* [WHAT IS BEING ASKED]
In the following text about the seizure of AP phone records, how many journalists used the phone lines, according to Kathleen Carroll?

The AP revealed Monday that federal agents had collected two months of telephone records for some of its reporters and editors without notifying it of the subpoena.

In a letter to Gary Pruitt, the news service's president, Deputy Attorney General James Cole has said the Justice Department balanced the public's right to know with the realities of national security.

"Any subpoena that is issued should be drawn as narrowly as possible, be directed at relevant information regarding a limited subject matter and should cover a reasonably limited period of time," Cole wrote. "We are required to negotiate with the media organization in advance of issuing the subpoenas unless doing so would pose a substantial threat to the integrity of the investigation. We take this policy, and the interests that it is intended to protect, very seriously and followed it in this matter."

The AP has said it believes the investigation focuses on its account of a foiled plot to bomb a U.S. airliner in May 2012, CNN reported. In response to Cole, Pruitt wrote that government officials "assured us that the national security concerns had passed" before it ran the story.

"Indeed, the White House was preparing to publicly announce that the bomb plot had been foiled," Pruitt wrote. "The White House had said there was no credible threat to the American people in May of 2012. The AP story suggested otherwise, and we felt that was important information and the public deserved to know it."

"We've never seen anything along the size and scope of this particular investigation," AP Executive Editor Kathleen Carroll said.

Federal agents collected records from more than 20 lines, including personal phones and AP phone numbers in New York; Hartford, Connecticut; and Washington, news reports said.

Carroll said the phone lines were used by about 100 journalists.

Holder said Tuesday that he had stepped aside to avoid any potential conflict of interest in the case and left the decision to subpoena the phone records to Cole. He said his recusal was necessary because he had been questioned by FBI agents as part of the leak probe and wanted to make sure "that the investigation was seen as independent," a comment that has raised lots of eyebrows on Capitol Hill.

* [INFORMATION SUPPLIED]
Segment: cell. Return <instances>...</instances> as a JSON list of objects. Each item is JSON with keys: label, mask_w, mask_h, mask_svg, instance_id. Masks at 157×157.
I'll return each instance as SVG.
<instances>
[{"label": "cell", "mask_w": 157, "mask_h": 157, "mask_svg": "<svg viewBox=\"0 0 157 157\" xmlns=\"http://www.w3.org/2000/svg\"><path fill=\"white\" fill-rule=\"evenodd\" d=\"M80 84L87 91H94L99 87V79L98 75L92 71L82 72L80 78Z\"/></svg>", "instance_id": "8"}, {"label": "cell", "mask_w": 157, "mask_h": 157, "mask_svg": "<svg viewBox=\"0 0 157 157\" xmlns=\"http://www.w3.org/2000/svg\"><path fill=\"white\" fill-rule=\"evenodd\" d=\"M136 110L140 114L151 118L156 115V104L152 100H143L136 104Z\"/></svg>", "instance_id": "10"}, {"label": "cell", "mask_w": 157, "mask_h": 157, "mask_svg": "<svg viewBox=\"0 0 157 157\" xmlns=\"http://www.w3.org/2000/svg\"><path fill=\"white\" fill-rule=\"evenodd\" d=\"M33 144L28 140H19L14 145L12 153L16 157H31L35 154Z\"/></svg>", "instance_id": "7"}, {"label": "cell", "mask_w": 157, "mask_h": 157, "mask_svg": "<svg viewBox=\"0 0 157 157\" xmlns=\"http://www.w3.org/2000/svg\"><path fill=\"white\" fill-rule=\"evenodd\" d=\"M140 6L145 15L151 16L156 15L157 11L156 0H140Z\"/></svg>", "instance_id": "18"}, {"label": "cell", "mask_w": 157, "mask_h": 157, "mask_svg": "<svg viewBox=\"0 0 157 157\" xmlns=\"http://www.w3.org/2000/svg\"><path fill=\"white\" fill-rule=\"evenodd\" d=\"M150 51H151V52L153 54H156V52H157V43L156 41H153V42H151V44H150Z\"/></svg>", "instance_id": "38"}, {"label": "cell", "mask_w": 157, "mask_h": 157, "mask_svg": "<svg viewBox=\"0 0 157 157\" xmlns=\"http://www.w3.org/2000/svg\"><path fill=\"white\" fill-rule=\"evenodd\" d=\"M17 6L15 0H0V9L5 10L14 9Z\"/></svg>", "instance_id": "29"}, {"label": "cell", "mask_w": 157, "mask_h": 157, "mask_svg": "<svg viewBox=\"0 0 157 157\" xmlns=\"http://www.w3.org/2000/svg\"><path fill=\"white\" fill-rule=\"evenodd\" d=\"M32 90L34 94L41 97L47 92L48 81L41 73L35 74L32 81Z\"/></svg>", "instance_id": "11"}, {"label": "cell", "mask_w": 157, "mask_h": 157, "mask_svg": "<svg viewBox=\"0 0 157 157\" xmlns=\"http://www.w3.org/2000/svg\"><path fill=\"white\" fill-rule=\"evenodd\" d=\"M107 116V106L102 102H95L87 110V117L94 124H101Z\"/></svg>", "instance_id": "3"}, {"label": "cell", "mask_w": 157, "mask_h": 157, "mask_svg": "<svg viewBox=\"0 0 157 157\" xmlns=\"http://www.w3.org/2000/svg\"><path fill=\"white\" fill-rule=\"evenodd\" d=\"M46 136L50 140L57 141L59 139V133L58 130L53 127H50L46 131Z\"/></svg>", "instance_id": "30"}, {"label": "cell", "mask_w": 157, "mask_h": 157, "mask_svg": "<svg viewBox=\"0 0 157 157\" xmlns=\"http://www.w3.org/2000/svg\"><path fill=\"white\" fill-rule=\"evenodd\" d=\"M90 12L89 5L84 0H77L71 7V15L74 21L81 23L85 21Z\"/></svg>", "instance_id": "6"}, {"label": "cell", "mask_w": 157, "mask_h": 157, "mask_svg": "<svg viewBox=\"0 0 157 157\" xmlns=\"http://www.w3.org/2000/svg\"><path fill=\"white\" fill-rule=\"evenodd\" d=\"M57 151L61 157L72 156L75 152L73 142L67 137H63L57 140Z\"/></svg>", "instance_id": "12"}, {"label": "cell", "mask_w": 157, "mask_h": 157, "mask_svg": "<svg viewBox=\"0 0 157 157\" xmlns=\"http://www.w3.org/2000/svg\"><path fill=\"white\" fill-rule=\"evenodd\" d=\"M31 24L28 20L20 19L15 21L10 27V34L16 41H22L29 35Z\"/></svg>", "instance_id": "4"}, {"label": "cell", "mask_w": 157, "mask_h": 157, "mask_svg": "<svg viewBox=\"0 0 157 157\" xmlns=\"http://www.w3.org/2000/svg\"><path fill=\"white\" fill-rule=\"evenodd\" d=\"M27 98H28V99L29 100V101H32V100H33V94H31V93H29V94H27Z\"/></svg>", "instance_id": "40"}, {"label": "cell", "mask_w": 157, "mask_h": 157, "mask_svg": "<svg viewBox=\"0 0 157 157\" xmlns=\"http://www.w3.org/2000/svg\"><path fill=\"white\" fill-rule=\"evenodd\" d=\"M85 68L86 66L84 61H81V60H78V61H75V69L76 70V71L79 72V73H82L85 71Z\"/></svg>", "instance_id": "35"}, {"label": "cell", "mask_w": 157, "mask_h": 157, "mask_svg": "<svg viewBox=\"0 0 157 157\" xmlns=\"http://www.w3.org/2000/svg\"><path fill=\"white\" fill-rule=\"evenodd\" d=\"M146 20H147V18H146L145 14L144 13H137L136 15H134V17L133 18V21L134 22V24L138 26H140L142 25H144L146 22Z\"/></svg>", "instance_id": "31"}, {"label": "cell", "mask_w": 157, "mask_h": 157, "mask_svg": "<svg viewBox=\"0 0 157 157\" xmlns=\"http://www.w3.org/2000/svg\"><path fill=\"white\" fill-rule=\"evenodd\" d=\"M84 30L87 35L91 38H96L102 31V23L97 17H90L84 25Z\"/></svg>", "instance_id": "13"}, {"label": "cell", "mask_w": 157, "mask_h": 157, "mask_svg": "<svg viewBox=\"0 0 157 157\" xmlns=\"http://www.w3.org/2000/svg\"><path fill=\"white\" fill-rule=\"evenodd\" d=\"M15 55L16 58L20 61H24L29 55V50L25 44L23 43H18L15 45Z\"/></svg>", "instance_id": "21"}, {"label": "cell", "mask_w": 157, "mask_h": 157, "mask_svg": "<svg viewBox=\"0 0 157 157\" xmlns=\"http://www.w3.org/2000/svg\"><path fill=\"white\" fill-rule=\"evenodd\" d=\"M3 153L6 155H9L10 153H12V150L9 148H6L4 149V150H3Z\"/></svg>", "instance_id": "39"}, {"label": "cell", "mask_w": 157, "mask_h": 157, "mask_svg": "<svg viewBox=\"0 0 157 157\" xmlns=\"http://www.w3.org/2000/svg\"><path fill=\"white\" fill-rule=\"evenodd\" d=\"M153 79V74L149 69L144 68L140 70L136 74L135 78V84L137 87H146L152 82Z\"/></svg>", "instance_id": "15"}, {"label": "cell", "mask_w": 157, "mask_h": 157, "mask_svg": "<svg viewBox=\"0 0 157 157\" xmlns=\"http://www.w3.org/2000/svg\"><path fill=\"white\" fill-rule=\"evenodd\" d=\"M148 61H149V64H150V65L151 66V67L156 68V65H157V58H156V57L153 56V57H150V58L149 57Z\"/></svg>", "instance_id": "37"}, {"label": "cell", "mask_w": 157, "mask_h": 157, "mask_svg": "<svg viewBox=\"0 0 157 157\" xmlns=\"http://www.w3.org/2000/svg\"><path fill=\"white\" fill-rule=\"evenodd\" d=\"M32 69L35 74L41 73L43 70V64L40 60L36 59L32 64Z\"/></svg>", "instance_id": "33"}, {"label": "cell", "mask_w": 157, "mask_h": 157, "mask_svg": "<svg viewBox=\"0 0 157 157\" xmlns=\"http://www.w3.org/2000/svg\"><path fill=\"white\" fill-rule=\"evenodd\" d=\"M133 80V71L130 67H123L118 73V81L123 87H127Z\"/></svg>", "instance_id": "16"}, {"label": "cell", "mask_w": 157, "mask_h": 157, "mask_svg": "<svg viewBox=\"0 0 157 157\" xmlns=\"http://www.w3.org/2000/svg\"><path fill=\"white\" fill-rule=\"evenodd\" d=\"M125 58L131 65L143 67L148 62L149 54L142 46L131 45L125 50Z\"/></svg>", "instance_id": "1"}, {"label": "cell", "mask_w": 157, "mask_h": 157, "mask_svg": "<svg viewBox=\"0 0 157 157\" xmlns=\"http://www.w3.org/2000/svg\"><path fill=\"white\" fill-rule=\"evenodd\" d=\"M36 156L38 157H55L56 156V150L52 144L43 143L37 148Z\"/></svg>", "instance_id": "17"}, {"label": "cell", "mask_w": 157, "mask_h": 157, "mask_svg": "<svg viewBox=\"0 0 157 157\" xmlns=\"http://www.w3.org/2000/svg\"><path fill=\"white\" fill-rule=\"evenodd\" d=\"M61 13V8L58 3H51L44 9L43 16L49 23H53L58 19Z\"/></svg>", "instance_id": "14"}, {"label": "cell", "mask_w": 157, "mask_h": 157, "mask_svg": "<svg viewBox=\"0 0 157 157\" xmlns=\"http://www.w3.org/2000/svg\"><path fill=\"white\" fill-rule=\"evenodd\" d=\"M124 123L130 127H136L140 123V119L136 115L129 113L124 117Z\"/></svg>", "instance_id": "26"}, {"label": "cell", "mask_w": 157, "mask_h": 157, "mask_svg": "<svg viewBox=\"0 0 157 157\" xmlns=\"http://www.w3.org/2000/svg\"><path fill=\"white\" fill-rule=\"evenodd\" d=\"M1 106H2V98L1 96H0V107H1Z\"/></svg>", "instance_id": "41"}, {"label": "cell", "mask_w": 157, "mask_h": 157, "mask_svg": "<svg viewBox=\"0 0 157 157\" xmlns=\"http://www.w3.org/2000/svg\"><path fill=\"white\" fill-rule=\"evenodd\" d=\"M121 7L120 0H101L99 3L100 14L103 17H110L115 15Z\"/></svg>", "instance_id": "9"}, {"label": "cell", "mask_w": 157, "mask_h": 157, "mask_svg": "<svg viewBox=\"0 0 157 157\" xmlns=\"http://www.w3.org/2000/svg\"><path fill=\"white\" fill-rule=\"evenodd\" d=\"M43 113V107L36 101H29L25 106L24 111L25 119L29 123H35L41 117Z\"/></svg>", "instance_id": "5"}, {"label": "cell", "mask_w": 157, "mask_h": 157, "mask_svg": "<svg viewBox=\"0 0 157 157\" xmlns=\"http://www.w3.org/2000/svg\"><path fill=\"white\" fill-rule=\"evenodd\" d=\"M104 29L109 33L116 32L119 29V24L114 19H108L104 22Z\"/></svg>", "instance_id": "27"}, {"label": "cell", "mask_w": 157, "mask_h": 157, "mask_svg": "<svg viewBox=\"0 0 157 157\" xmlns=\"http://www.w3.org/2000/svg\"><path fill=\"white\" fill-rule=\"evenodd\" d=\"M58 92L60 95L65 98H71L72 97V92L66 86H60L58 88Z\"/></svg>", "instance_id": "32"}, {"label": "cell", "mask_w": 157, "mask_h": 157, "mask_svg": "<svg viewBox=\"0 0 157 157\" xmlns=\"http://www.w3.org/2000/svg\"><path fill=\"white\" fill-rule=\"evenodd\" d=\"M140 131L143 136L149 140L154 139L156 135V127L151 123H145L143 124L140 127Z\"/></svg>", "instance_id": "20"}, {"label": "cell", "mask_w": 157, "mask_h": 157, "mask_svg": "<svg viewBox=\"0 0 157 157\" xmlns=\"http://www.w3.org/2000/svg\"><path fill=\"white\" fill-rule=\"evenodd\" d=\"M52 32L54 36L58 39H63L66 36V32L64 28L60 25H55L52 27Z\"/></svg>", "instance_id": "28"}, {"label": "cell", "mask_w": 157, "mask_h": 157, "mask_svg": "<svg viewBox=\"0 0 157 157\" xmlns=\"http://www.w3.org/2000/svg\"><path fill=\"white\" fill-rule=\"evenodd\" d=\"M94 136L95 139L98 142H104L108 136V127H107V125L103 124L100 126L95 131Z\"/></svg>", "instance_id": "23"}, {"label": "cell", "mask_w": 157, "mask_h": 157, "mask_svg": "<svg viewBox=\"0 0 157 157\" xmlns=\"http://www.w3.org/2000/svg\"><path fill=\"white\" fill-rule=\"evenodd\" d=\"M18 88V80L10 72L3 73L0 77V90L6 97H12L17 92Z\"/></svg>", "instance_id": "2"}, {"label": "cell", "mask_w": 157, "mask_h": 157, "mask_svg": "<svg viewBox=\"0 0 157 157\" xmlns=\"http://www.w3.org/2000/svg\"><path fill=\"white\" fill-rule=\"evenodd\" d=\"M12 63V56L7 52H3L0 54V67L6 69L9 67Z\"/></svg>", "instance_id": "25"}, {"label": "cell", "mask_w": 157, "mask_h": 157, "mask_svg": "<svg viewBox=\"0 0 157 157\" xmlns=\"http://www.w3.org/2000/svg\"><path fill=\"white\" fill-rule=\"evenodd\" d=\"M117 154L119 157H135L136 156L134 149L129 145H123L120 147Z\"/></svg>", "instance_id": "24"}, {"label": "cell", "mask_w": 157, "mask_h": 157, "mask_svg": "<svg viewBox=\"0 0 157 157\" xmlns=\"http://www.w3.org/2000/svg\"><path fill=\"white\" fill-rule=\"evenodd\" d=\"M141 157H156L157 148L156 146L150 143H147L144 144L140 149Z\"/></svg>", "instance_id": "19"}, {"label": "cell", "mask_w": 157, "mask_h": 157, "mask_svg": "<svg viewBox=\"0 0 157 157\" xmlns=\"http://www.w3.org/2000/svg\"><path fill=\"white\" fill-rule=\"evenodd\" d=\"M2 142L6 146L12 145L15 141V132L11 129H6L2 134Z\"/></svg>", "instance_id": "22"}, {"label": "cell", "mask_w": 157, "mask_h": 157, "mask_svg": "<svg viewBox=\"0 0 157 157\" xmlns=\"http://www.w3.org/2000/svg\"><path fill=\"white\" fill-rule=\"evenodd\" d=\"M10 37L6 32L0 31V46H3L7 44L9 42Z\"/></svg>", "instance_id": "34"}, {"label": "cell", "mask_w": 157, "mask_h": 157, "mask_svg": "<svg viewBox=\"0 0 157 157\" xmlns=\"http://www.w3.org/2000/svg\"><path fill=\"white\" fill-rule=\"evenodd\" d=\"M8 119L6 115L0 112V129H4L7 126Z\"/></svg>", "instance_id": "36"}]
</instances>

* [WORKED ANSWER]
About 100 journalists.